** begin EXTRACT TO READ **

In my view, Simonsohn is right about this “crazy assumption” behind funnel plots – but the problem goes deeper.
Simonsohn’s argument applies whenever the various different studies in a meta-analysis are studying different phenomena, or at least measuring the same phenomenon in different ways. It’s this variety of effects that could give rise to a variety of predicted effect sizes. Simonsohn uses this meta-analysis about the “bilingual advantage” in cognition as an example, noting that it “includes quite different studies; some studied how well young adults play Simon, others at what age people got Alzheimer’s.”
Simonsohn’s conclusion is that we shouldn’t do a funnel plot with a meta-analysis like this, but I wonder if we should be doing a meta-analysis like this in the first place?
Is meta-analysis an appropriate tool for synthesizing evidence from methodologically diverse studies? Can we really compare apples and oranges and throw them all into the same statistical juicer?
The “comparing apples and oranges” debate around meta-analysis is an old one, but I think that researchers today often gloss over this issue.

** end EXTRACT TO READ **
** begin PROVIDED MATERIAL **

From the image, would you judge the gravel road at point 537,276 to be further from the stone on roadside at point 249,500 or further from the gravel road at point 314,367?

** end PROVIDED MATERIAL **

• **WRITTEN TASKS**
a. Answer these questions about the passage on funnel plots and meta-analysis:
(i) Which meta-analysis does Simonsohn use as an example?
(ii) What two things did studies in that meta-analysis look at, according to Simonsohn?
(iii) What does the author say researchers today often do with the "comparing apples and oranges" issue?
b. Supply a continuation of the passage on funnel plots and meta-analysis, picking up after its final sentence.

• **ANSWERS TO THE PROBLEMS**
a.
(i) A meta-analysis about the "bilingual advantage" in cognition.
(ii) How well young adults play Simon, and at what age people got Alzheimer's.
(iii) They often gloss over it.

b.
For instance, in psychology and neuroscience there seems to be a culture of “thematic meta-analysis” – i.e. a meta-analysis is used to “sum up” all of the often diverse research addressing a particular theme. I’m not sure that meta-analysis is the best tool for this. In many cases, it would make more sense to just rely on a narrative review, that is, to just write about the various studies.
We also see the phenomenon of “meta-analytic warfare” – one side in a controversy will produce a meta-analysis of the evidence, and then their opponents will reply with a different one, and so on back and forth. These wars can go on for years, as the two sides accuse each other of wrongly including or excluding certain studies. My concern is that the question of which studies to include has no right answer in the case of a “theme” meta-analysis, because a theme is a vague concept not a clearly-defined grouping.